Prof. Izolda Walczak: Kampania Radykalnej Lewicy – rewolta czy nowa normalność?Kampania Radykalnej Lewicy była jedną z najbardziej dynamicznych i niekonwencjonalnych w tych wyborach. To formacja, która, mimo niewielkich zasobów, zdołała zmobilizować aktywistyczne zaplecze i zbudować wyrazistą tożsamość polityczną. W przeciwieństwie do ugrupowań lewicowo-liberalnych, które często próbują łączyć postulat równości z akceptacją kapitalistycznego status quo, RadLew od początku prezentowała się jako formacja bezkompromisowa, kontestująca cały system – od neoliberalnej gospodarki po geopolityczne alianse.
Nowa lewica czy powrót do korzeni?Trzonem kampanii były klasyczne postulaty socjalne: godna praca, mieszkalnictwo, silne związki zawodowe i renacjonalizacja kluczowych sektorów. To polityka bliska tradycyjnej lewicy robotniczej, lecz w nowoczesnej, alterglobalistycznej otoczce. RadLew połączyła więc marksistowską wrażliwość na klasowe nierówności z uwspółcześnioną agendą ekologiczną i walką o prawa mniejszości.
Nie bez znaczenia była także mobilizacja młodych ludzi, szczególnie tzw. dziewczyn alternatywek, które stały się jednym z najbardziej widocznych środowisk popierających RadLew. To pokazuje, że młodzież coraz częściej poszukuje polityki wyrazistej i konfrontacyjnej, a nie tylko marketingowych kampanii opartych na wizerunku „młodego, progresywnego lidera”.
Konflikt jako strategiaKampania była ostra – Radykalna Lewica nie unikała konfliktów, lecz wręcz na nich budowała swój wizerunek. Starcia z liberałami, otwarta wrogość wobec skrajnej prawicy, konfrontacyjne wiece – to wszystko było przemyślaną strategią. Apogeum nastąpiło w Warszawie, gdzie zakończenie kampanii w klubie Chmury zamieniło się w brutalną konfrontację z kibolami i skrajną prawicą.
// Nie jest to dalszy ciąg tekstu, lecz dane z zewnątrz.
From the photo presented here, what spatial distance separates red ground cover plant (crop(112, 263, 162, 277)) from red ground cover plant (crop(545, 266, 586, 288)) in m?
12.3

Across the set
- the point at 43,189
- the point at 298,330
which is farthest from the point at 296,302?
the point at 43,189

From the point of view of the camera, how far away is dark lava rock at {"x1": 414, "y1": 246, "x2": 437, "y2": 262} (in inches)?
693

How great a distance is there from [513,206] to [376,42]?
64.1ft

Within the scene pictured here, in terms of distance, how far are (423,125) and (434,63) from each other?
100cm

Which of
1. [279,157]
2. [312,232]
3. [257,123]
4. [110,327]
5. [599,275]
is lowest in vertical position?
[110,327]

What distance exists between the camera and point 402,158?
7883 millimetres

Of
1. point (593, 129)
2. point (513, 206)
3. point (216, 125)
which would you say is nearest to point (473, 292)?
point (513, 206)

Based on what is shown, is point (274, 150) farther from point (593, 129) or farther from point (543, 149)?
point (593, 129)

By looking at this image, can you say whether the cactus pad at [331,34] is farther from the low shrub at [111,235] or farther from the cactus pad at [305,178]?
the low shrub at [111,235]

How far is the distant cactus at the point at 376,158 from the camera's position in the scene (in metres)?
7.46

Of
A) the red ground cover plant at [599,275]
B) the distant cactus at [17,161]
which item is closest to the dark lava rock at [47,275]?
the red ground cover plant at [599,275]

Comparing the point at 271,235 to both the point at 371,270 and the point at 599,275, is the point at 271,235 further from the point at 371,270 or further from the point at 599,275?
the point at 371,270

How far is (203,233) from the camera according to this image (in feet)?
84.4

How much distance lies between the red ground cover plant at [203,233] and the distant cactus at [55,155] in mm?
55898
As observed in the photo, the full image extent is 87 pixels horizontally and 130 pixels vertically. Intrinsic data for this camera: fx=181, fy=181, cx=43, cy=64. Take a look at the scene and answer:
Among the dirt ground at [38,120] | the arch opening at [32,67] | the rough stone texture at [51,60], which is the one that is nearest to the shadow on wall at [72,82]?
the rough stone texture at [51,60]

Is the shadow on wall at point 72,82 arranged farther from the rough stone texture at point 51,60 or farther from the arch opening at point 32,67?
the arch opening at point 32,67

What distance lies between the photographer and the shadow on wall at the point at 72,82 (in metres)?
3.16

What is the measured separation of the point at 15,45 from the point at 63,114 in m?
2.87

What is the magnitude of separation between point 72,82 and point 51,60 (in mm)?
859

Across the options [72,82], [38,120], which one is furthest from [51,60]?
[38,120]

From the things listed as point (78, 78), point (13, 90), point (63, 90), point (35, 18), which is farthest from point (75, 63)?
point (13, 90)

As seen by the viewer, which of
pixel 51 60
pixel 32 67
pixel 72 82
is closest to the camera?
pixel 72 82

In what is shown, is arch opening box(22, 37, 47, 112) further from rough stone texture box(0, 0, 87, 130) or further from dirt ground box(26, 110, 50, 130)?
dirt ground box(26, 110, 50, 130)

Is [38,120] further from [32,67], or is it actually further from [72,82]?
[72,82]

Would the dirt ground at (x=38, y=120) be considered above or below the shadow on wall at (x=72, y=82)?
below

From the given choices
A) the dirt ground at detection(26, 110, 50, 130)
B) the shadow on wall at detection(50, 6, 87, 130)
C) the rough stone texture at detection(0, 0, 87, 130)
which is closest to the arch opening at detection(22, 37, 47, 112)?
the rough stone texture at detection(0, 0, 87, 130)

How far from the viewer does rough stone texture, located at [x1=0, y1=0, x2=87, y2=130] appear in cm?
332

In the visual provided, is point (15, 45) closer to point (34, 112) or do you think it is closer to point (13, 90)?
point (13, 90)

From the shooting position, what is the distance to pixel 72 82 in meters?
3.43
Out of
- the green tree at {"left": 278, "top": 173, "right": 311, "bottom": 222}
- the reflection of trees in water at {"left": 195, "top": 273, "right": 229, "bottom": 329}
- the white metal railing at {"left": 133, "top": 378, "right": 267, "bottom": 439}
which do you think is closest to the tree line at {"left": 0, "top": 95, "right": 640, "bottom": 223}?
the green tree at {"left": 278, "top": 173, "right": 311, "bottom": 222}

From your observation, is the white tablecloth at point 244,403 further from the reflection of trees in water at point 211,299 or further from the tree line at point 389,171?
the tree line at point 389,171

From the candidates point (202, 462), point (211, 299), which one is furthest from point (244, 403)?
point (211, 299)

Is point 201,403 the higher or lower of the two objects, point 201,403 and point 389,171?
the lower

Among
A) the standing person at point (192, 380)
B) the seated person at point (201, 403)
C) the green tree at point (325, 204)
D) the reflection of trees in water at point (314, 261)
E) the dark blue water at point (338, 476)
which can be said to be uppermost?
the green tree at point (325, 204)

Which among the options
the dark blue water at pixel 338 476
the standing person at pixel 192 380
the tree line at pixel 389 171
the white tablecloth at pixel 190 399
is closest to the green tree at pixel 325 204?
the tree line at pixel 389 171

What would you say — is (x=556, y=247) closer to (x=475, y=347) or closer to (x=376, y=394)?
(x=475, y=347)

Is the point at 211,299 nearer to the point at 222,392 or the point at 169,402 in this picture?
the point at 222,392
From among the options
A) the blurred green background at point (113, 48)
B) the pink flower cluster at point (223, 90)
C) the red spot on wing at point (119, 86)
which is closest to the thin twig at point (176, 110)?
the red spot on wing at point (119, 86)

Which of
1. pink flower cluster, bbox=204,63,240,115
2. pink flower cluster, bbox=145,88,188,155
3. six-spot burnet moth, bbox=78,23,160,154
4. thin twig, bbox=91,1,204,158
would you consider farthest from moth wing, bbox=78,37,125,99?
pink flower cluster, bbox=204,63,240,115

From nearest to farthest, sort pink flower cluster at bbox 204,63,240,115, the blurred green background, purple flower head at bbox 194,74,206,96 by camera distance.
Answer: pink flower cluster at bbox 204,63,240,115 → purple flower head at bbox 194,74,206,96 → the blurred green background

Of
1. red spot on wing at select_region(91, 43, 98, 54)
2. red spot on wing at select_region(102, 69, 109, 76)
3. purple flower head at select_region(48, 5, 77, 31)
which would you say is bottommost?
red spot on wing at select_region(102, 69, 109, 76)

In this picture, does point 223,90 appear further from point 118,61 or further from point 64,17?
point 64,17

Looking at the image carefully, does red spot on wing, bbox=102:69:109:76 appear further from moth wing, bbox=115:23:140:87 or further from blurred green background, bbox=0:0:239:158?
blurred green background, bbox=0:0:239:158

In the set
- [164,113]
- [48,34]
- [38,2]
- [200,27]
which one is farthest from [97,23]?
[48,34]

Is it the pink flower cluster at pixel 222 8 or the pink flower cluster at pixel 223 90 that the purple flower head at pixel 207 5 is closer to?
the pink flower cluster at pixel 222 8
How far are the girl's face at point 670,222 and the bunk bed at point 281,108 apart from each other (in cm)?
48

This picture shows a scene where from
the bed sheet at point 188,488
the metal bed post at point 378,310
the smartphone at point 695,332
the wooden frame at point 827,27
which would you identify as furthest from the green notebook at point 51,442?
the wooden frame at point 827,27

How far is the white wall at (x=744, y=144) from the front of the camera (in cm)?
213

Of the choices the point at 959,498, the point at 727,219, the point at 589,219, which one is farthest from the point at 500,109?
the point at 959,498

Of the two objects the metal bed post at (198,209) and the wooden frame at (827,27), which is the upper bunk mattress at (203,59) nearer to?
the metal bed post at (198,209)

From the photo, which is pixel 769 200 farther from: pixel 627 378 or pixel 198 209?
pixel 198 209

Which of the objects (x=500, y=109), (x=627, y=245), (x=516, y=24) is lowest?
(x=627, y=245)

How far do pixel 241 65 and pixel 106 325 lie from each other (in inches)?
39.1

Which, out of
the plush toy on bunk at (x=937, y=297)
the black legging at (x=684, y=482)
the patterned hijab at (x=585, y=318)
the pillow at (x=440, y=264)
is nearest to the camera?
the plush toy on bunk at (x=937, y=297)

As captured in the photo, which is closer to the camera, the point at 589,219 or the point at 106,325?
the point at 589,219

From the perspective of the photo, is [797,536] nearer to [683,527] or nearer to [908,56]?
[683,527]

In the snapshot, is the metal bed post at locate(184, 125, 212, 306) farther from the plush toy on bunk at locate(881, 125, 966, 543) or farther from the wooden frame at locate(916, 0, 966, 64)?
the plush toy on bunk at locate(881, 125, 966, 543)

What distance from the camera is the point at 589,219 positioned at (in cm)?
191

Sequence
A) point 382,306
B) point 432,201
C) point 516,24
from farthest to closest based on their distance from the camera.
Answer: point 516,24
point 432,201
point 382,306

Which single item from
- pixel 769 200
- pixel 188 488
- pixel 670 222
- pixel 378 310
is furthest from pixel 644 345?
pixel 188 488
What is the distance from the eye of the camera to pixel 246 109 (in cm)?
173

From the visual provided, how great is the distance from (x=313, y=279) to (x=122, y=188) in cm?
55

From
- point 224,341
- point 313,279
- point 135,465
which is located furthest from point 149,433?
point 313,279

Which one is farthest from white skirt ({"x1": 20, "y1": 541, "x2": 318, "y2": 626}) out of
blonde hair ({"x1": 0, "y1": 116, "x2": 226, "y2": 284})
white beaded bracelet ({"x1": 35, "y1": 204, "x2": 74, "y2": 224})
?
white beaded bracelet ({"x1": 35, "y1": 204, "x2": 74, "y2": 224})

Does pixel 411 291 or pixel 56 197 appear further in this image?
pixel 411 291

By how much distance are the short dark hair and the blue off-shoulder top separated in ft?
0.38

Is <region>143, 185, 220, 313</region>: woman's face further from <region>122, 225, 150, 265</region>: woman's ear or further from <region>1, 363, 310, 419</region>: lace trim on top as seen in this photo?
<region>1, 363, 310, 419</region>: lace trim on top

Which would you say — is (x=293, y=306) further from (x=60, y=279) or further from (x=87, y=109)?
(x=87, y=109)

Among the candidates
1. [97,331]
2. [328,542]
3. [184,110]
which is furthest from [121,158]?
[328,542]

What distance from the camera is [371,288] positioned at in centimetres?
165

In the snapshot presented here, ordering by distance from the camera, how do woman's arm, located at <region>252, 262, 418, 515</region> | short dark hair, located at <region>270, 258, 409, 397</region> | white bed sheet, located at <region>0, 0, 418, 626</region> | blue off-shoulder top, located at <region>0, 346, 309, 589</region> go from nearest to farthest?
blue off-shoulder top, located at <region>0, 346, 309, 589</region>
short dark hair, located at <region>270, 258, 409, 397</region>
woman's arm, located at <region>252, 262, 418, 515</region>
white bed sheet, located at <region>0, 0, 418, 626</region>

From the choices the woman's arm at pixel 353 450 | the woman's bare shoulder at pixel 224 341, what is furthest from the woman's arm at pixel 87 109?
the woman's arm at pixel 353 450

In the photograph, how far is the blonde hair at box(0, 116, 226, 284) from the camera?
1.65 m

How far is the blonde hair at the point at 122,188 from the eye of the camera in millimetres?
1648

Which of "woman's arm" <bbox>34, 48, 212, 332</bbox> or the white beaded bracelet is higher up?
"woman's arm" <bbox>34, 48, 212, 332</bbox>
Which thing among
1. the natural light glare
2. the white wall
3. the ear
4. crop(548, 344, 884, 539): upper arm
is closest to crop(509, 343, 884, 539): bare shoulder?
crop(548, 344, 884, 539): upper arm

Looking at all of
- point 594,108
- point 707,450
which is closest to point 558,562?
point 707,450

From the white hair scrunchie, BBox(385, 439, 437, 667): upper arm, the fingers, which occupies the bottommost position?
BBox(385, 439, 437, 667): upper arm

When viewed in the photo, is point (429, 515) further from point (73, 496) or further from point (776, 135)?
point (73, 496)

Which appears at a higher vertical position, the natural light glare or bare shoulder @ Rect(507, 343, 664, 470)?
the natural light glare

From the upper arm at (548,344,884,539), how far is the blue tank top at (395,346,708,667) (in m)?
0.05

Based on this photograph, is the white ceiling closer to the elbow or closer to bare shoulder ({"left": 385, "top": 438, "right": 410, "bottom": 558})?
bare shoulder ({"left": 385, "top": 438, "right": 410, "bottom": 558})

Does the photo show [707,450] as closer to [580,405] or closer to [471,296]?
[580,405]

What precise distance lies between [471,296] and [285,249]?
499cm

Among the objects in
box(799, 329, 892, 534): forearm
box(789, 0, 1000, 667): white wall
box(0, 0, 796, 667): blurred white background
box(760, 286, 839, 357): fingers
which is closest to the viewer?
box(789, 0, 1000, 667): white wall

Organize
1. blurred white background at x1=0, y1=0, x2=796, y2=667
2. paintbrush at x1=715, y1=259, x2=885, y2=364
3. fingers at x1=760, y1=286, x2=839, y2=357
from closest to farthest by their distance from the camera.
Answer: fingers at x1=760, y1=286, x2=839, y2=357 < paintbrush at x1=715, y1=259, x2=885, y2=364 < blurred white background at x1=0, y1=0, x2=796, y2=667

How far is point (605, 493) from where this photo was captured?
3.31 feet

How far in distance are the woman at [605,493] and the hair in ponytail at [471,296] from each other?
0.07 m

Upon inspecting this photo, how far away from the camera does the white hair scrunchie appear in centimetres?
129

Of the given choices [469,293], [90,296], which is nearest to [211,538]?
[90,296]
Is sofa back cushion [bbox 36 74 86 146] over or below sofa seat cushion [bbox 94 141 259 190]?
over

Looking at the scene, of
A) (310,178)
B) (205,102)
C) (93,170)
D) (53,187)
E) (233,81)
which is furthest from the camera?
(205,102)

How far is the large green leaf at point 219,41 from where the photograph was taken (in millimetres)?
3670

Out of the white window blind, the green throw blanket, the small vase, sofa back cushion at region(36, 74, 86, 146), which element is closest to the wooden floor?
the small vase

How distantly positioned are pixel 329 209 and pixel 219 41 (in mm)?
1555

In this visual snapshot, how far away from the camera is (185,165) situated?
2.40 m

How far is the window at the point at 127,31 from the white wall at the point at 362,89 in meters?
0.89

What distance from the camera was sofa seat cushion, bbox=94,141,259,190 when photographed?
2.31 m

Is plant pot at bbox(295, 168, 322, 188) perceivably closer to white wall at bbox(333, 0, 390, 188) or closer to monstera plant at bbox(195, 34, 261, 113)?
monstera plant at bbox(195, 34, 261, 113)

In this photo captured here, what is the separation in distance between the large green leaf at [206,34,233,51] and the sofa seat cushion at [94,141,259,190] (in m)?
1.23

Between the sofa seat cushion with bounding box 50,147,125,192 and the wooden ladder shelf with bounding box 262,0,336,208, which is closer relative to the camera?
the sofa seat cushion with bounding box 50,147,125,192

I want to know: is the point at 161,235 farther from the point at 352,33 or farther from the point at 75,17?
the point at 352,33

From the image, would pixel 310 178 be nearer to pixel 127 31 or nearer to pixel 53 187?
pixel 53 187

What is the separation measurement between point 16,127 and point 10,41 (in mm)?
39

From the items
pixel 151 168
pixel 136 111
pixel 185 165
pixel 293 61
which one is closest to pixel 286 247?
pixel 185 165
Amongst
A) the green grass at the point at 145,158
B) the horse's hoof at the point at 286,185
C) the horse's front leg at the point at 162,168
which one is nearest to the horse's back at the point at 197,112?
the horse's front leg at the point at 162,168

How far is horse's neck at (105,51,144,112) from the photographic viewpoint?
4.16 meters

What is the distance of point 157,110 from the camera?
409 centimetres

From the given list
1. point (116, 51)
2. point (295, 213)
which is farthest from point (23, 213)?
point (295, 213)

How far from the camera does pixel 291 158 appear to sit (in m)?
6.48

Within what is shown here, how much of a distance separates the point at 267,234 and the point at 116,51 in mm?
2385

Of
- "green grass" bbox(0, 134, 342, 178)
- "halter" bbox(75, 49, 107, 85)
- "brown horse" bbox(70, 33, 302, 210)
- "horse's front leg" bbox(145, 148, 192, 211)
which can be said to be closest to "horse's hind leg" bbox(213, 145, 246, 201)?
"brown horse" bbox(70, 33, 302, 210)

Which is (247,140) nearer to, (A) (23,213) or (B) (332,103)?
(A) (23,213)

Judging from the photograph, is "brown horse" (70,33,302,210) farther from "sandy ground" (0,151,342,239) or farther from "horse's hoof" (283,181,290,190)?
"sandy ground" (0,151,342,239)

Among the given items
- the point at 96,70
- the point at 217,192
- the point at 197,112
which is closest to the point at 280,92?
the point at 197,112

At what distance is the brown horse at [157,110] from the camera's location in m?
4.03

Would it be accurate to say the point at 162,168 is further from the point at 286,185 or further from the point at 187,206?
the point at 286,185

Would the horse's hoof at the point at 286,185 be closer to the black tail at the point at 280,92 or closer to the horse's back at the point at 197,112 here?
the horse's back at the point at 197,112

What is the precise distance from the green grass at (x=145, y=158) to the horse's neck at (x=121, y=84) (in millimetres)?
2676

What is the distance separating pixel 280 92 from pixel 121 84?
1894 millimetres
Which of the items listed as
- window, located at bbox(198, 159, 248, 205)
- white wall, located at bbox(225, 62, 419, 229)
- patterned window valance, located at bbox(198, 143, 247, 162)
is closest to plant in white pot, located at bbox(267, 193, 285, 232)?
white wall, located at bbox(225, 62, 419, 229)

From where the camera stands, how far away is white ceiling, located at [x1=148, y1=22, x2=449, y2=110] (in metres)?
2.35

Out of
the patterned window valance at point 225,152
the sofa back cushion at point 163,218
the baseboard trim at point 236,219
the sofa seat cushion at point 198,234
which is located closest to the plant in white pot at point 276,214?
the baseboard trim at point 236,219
Dla sympatyków RadLew był to dowód, że „nie ma miejsca na kompromisy”. Dla przeciwników – sygnał, że ugrupowanie promuje atmosferę politycznej wojny. Warto jednak zauważyć, że przemoc polityczna nie jest niczym nowym – to skrajna prawica przez lata organizowała uliczne napaści na aktywistów, a RadLew po prostu odpowiedziała siłą na siłę.
Czy Radykalna Lewica wejdzie do mainstreamu? Kluczowe pytanie brzmi: czy ten styl polityki pozwoli RadLew zdobyć realną siłę polityczną, czy pozostanie ruchem kontestacyjnym? Wejście do europarlamentu, jeśli się uda, będzie jedynie pierwszym krokiem – prawdziwym testem będzie zdolność do utrzymania spójności i wpływu na debatę publiczną.
Na razie jedno jest pewne: Radykalna Lewica pokazała, że w Polsce istnieje zapotrzebowanie na bezkompromisową, antysystemową lewicę. Czy stanie się trwałym elementem politycznej sceny, czy pozostanie jedynie chwilowym fenomenem – zależy od tego, czy zdoła przekuć rewolucyjny entuzjazm w długofalową strategię.